In Type I (insulin-dependent) diabetes mellitus a genetic predisposition exists to nephropathy and is related to parental hypertension. Enhanced G-protein activation, a cellular phenotype observed in cultured cells from patients with essential hypertension, was recently documented in Type I diabetic subjects with nephropathy. This enhanced G-protein activation has been associated with a genetic variant in the G-protein beta3 subunit, GNB3. A C-->T polymorphism at position 825 in exon 10 is associated with G-protein activation, the T allele associated with enhanced activity. Furthermore the T allele was observed more frequently in a group with essential hypertension. In this report we have analysed the role of the C825T polymorphism in the predisposition to diabetic nephropathy in Type I diabetes. We have investigated the frequency of this polymorphism in a large case-control study and found no association of the T allele with diabetic nephropathy. Specifically carriage of the T allele as CT or TT was observed in 49% of 200 Type I diabetic control subjects with normoalbuminuria (diabetes duration 24 years) compared with 53% of 216 Type I diabetic subjects with nephropathy (overt proteinuria or end-stage renal failure).
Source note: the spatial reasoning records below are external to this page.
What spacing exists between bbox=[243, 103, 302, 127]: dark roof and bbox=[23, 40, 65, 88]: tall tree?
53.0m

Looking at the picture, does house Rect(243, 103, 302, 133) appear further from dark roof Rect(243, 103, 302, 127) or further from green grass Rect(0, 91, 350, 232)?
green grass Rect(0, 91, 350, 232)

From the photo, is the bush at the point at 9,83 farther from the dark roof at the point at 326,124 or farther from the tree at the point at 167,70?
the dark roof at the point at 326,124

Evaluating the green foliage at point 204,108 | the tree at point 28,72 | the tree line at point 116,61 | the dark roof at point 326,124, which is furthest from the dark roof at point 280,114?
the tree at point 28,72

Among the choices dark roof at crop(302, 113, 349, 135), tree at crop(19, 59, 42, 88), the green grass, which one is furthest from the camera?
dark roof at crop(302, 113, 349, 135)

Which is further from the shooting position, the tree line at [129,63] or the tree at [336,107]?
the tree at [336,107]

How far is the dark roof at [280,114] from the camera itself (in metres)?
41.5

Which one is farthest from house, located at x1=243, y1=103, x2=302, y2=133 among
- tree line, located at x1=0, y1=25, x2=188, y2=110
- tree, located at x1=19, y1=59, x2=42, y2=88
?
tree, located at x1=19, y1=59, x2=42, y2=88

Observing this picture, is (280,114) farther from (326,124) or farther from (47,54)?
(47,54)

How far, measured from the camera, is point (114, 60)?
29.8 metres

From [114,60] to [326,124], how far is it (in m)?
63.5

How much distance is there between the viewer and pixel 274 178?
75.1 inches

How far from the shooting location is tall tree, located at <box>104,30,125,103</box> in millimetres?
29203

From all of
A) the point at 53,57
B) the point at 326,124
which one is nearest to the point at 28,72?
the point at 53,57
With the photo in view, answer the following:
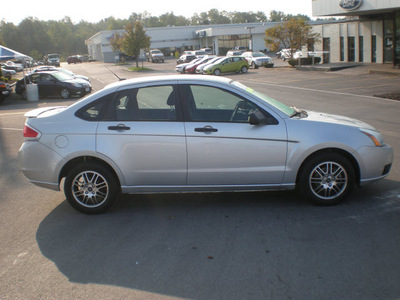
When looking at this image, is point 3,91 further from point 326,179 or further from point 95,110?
point 326,179

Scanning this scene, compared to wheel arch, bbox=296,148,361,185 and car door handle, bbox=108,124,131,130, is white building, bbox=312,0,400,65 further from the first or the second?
car door handle, bbox=108,124,131,130

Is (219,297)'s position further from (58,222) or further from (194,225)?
(58,222)

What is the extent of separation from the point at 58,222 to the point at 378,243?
12.4ft

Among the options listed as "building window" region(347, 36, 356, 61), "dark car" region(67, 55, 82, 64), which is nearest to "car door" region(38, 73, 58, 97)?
"building window" region(347, 36, 356, 61)

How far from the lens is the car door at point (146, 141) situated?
5.46 metres

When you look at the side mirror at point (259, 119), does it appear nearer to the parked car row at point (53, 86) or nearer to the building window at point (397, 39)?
the parked car row at point (53, 86)

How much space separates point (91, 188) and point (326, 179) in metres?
3.01

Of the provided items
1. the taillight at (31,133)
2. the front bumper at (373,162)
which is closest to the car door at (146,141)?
the taillight at (31,133)

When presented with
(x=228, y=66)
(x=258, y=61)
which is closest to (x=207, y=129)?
(x=228, y=66)

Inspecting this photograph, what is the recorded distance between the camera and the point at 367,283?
12.3ft

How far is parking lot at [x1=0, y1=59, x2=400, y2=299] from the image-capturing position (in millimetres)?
3814

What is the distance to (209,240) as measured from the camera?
4789 mm

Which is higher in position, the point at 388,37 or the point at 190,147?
A: the point at 388,37

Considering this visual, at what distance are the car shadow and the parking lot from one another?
0.4 inches
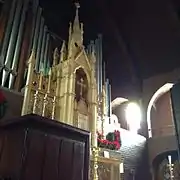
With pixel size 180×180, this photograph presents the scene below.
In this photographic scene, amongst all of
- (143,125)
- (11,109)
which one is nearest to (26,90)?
(11,109)

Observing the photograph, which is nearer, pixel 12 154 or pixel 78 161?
pixel 12 154

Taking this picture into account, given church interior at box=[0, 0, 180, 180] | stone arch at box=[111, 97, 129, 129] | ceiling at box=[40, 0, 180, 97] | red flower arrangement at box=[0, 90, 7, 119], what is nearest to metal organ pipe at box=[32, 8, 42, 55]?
church interior at box=[0, 0, 180, 180]

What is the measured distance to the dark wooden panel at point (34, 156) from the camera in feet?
8.82

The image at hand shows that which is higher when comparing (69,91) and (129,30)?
(129,30)

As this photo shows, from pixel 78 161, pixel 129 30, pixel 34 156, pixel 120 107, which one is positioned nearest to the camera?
pixel 34 156

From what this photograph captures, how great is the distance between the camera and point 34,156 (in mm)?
2812

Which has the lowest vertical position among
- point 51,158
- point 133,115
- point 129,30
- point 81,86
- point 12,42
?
point 51,158

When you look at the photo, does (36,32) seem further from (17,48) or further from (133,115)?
(133,115)

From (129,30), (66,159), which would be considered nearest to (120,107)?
(129,30)

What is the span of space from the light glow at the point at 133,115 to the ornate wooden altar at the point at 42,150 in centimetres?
732

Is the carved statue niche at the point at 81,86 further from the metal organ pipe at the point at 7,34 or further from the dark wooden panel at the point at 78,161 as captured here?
the dark wooden panel at the point at 78,161

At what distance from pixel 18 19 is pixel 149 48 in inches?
208

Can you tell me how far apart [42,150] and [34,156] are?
0.40 feet

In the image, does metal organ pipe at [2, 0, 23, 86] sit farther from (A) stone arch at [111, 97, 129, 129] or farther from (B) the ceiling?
(A) stone arch at [111, 97, 129, 129]
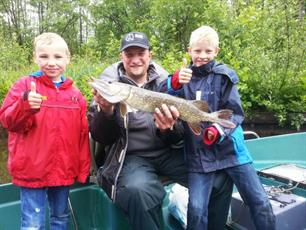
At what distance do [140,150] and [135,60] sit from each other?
70 centimetres

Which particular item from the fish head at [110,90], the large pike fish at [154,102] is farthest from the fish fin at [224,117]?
the fish head at [110,90]

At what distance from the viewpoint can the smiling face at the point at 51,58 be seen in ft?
7.93

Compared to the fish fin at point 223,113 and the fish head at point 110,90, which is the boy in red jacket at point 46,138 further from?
the fish fin at point 223,113

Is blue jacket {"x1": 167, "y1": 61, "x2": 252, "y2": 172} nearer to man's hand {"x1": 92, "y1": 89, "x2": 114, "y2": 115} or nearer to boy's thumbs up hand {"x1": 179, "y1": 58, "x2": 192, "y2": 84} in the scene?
boy's thumbs up hand {"x1": 179, "y1": 58, "x2": 192, "y2": 84}

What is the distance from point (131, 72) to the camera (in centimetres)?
292

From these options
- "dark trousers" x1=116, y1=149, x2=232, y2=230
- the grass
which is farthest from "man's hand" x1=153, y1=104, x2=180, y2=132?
the grass

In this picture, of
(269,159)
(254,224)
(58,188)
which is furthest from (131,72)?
(269,159)

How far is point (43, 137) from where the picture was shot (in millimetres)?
2352

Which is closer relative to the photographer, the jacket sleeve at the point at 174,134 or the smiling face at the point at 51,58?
the smiling face at the point at 51,58

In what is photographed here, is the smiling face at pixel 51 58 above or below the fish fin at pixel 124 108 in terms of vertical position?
above

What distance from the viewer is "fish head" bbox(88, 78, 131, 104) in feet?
7.51

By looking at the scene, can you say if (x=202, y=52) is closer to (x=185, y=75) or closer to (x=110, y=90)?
(x=185, y=75)

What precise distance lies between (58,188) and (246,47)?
552 centimetres

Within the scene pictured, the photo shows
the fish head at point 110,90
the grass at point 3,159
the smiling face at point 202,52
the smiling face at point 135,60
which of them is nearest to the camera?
the fish head at point 110,90
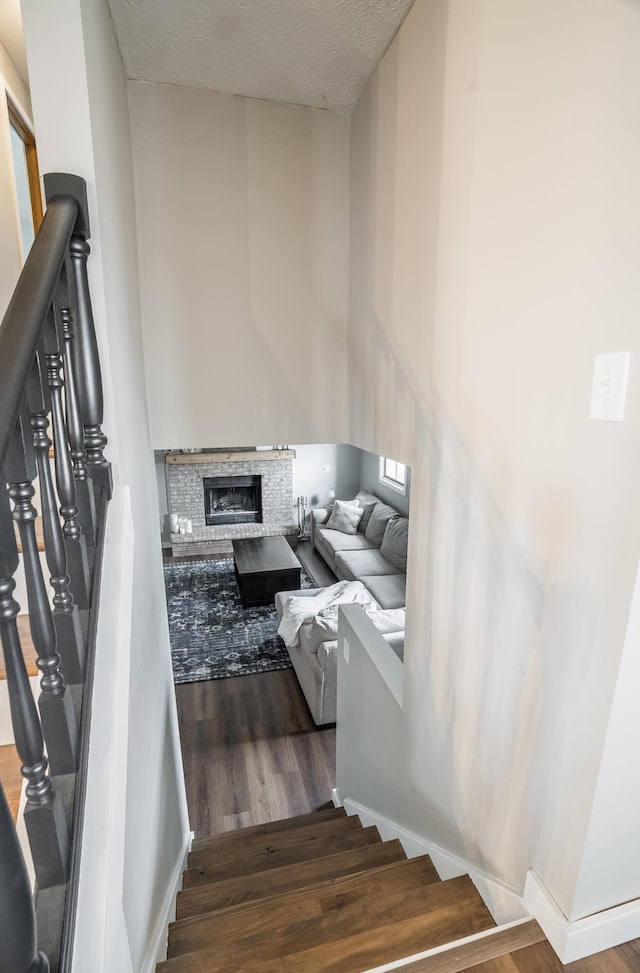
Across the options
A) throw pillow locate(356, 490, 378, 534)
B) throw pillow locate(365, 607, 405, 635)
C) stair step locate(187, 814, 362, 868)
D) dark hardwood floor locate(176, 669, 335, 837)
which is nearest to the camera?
stair step locate(187, 814, 362, 868)

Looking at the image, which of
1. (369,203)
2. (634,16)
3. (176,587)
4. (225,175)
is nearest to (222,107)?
(225,175)

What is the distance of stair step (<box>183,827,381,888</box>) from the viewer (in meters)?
2.32

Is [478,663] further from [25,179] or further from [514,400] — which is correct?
[25,179]

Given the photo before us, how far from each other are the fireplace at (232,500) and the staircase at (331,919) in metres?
5.40

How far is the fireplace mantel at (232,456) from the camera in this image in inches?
268

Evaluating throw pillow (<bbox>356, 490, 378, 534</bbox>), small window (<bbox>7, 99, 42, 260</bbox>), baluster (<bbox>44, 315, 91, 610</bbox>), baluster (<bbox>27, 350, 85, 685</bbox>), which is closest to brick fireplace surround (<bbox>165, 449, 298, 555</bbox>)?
throw pillow (<bbox>356, 490, 378, 534</bbox>)

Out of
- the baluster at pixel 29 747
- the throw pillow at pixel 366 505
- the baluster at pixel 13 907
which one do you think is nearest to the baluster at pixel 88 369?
the baluster at pixel 29 747

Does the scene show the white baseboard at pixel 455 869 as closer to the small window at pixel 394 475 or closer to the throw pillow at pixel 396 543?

Within this group we have also examined the inheritance of C825T alleles in a family study and found no evidence for excess transmission of the T allele to Type I diabetic offspring with nephropathy (T allele transmitted to 51% of nephropathy offspring, C allele transmitted to 49% of nephropathy offspring, p = 0.79). In none of the Type I diabetic datasets examined was there any effect of genotype on variation in systolic or diastolic blood pressure. In conclusion we can find no evidence for the C825T polymorphism of the beta3 G-protein subunit as a major gene in the susceptibility to diabetic nephropathy in Type I diabetes.
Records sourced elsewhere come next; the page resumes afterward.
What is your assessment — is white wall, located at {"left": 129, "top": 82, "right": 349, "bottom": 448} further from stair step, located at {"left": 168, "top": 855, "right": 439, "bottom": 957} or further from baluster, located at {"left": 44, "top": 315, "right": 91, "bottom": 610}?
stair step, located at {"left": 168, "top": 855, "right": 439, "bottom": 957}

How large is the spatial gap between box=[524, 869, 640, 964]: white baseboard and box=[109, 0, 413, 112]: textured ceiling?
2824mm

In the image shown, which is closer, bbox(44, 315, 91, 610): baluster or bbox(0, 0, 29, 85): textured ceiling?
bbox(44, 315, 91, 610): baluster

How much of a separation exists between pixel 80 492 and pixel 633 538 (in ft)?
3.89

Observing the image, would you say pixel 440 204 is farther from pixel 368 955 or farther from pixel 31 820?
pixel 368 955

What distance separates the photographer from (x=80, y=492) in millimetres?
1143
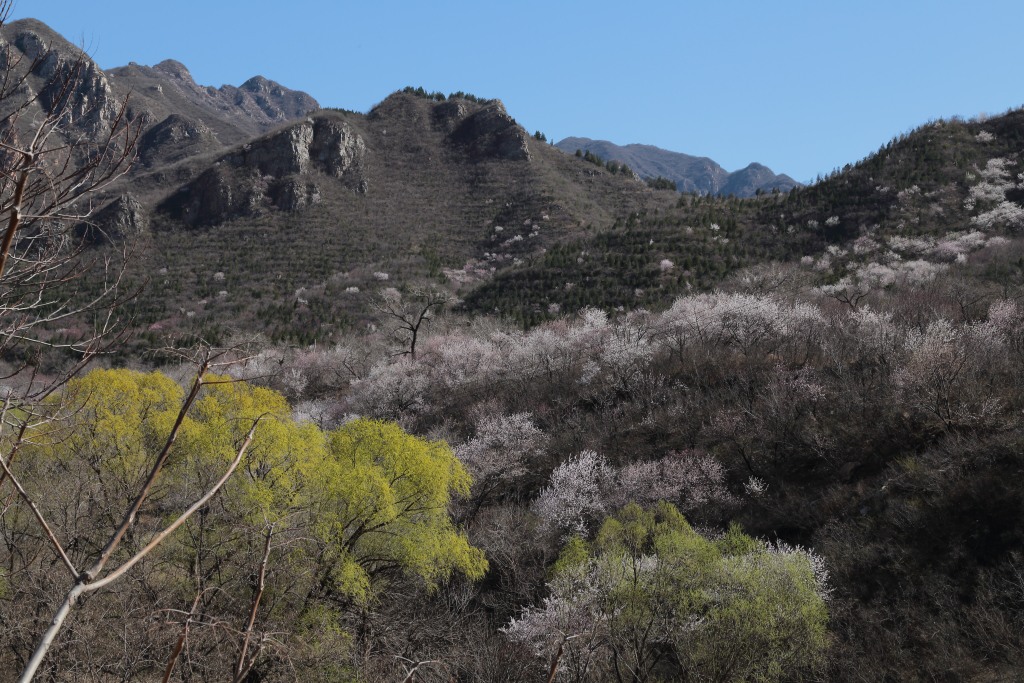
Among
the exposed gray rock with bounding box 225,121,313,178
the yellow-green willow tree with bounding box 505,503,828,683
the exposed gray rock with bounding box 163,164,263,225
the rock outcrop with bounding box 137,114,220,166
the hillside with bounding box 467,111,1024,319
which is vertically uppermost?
the rock outcrop with bounding box 137,114,220,166

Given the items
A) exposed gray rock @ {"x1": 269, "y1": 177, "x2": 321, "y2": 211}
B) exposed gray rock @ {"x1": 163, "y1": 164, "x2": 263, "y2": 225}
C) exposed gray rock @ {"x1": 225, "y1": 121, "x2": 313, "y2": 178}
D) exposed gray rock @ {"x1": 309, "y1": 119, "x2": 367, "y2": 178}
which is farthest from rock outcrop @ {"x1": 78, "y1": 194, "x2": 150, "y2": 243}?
exposed gray rock @ {"x1": 309, "y1": 119, "x2": 367, "y2": 178}

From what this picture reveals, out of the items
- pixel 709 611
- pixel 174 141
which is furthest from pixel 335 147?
pixel 709 611

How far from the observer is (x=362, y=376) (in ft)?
163

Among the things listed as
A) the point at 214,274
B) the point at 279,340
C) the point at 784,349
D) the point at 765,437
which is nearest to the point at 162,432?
the point at 765,437

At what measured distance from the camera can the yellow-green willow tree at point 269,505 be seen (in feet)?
49.3

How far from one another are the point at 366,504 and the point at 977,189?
205ft

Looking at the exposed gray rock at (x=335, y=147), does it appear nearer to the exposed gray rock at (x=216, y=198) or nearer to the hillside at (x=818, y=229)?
the exposed gray rock at (x=216, y=198)

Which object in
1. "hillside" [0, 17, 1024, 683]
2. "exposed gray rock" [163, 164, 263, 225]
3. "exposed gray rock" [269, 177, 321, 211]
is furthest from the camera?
"exposed gray rock" [269, 177, 321, 211]

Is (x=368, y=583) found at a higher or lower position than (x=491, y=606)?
higher

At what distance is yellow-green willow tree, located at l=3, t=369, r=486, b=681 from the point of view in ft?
49.3

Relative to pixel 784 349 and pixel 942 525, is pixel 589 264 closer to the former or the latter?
pixel 784 349

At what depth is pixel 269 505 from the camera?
651 inches

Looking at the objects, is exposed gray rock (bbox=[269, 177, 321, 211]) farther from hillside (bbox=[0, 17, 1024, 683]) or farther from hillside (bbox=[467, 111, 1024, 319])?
hillside (bbox=[467, 111, 1024, 319])

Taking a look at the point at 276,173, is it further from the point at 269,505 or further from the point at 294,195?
the point at 269,505
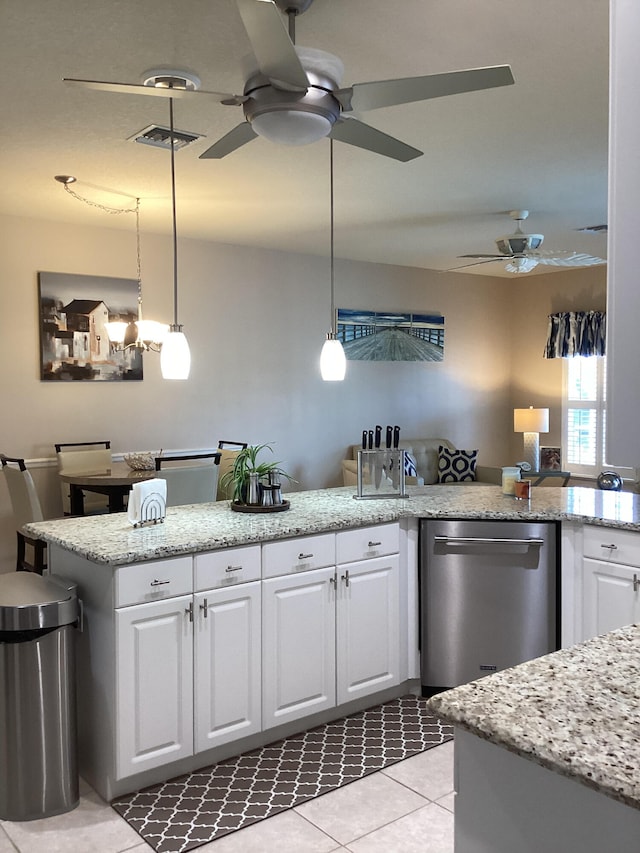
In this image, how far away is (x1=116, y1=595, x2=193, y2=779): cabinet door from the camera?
2.75 m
在Ⅰ型(胰岛素依赖型)糖尿病中,存在肾病的遗传易感性,且与父母的高血压有关。增强的G蛋白激活是原发性高血压患者培养细胞中观察到的一种细胞表型,最近在患有肾病的Ⅰ型糖尿病患者中也有记录。这种增强的G蛋白激活与G蛋白β3亚基(GNB3)的一个基因变异有关。外显子10第825位的C→T多态性与G蛋白激活有关,T等位基因与增强的活性相关。此外,在原发性高血压组中更频繁地观察到T等位基因。在本报告中,我们分析了C825T多态性在Ⅰ型糖尿病肾病易感性中的作用。我们在一项大型病例对照研究中调查了这种多态性的频率,发现T等位基因与糖尿病肾病无关联。具体而言,在200例尿白蛋白正常(糖尿病病程24年)的Ⅰ型糖尿病对照受试者中,49%观察到携带CT或TT形式的T等位基因,而在216例患有肾病(显性蛋白尿或终末期肾衰竭)的Ⅰ型糖尿病受试者中这一比例为53%。在该组中,我们还在一项家系研究中检查了C825T等位基因的遗传情况,未发现T等位基因过度传递给患有肾病的Ⅰ型糖尿病后代的证据(T等位基因传递给51%的肾病后代,C等位基因传递给49%的肾病后代,p = 0.79)。在所检查的任何Ⅰ型糖尿病数据集中,基因型对收缩压或舒张压的变化均无影响。总之,我们没有发现β3 G蛋白亚基的C825T多态性作为Ⅰ型糖尿病肾病易感性主要基因的证据。